LISTE DES TÂCHES:
• A. Pouvez-vous recopier à l'identique le passage du texte sur la COP28 et les migrations qui commence à « À la suite de » et se termine à « des accords conclus. » ?
• B. Répondez à ces questions d'après le texte sur la COP28 et les migrations :
(i) Quels grands émetteurs de méthane ont rejoint le Global Methane Pledge ?
(ii) Quelle réduction des émissions de méthane ce pacte vise-t-il, et pour quelle échéance ?
(iii) Dans quel pays s'est tenue la COP28 ?
• C. Les affirmations suivantes concordent-elles avec le texte sur la COP28 et les migrations ? Répondez par oui ou non, en citant les mots du texte qui tranchent.
(i) Le Global Methane Pledge a été conclu par plus de 150 pays.
(ii) Le clivage Nord-Sud a disparu lors des négociations.
(iii) Le financement n'a été qu'un thème secondaire de la COP28.

TEXTE SOURCE:
------

DECEMBER 1: World Heads of State pose for a group photo at Al Wasl during the UN Climate Change Conference COP28 at Expo City Dubai on December 1, 2023, in Dubai, United Arab Emirates. (Photo by COP28 / Mahmoud Khaled)

Par Aisosa ERHAHON

À la suite de la 28e Conférence des parties (COP28) à la Convention-cadre des Nations unies sur les changements climatiques (CCNUCC), qui s’est tenue aux Émirats arabes unis, la communauté internationale se trouve à un moment crucial pour aborder la relation complexe entre les défis climatiques et les migrations, même si ce sujet n’a été que faiblement abordé. Cette analyse explore les résultats de la COP28 et évalue les perspectives de réduction des impacts du changement climatique sur les migrations forcées, en se penchant sur les complexités et les faiblesses potentielles des accords conclus.

Des engagements ambitieux et des cadres politiques

La COP28 a vu une série d’engagements ambitieux de la part des nations participantes pour lutter contre le changement climatique et son impact sur les migrations. De nombreux pays ont amélioré leurs contributions déterminées au niveau national, fixant des objectifs plus ambitieux de réduction des émissions de gaz à effet de serre. Par exemple, deux grands émetteurs de méthane, le Turkménistan et le Kazakhstan, ont rejoint le Global Methane Pledge, un accord volontaire conclu par plus de 150 pays pour réduire leurs émissions de méthane de 30 % d’ici à 2030.

En outre, des progrès ont été réalisés dans l’élaboration de cadres politiques qui traitent explicitement des migrations induites par le climat, en reconnaissant les droits et la protection des personnes déplacées par des facteurs environnementaux. Cependant, le diable se cache dans les détails, et l’efficacité de ces engagements dépend de la mise en œuvre effective des politiques et de l’allocation des ressources pour soutenir les communautés vulnérables. Si la rhétorique de la COP28 est encourageante, la communauté internationale doit rester vigilante et s’assurer que les promesses se traduisent par des actions significatives sur le terrain.

Le financement est apparu comme un thème central de la COP28, les discussions tournant autour de mécanismes de financement innovants pour soutenir à la fois l’adaptation au climat et les mesures liées aux migrations. Les pays en développement, en particulier ceux du Sud, ont fait pression pour obtenir un soutien financier accru de la part des pays développés afin de les aider à renforcer leur résilience et à gérer les migrations liées au climat. Le clivage Nord-Sud a persisté lors des négociations, les nations développées étant invitées à assumer une plus grande responsabilité en matière d’émissions historiques. Le résultat reflète un ensemble de compromis mitigés, laissant certaines nations sceptiques quant à la sincérité de leurs homologues plus riches à soutenir les communautés les plus vulnérables aux impacts climatiques.

------

DONNÉES:
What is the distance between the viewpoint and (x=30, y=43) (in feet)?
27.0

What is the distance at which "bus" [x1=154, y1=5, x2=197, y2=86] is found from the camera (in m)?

------

RÉPONSES ATTENDUES:
• A.
À la suite de la 28e Conférence des parties (COP28) à la Convention-cadre des Nations unies sur les changements climatiques (CCNUCC), qui s’est tenue aux Émirats arabes unis, la communauté internationale se trouve à un moment crucial pour aborder la relation complexe entre les défis climatiques et les migrations, même si ce sujet n’a été que faiblement abordé. Cette analyse explore les résultats de la COP28 et évalue les perspectives de réduction des impacts du changement climatique sur les migrations forcées, en se penchant sur les complexités et les faiblesses potentielles des accords conclus.

• B.
(i) Le Turkménistan et le Kazakhstan.
(ii) Une réduction de 30 % d'ici à 2030.
(iii) Aux Émirats arabes unis.

• C.
(i) Oui : « un accord volontaire conclu par plus de 150 pays ».
(ii) Non : « Le clivage Nord-Sud a persisté lors des négociations ».
(iii) Non : « Le financement est apparu comme un thème central de la COP28 ».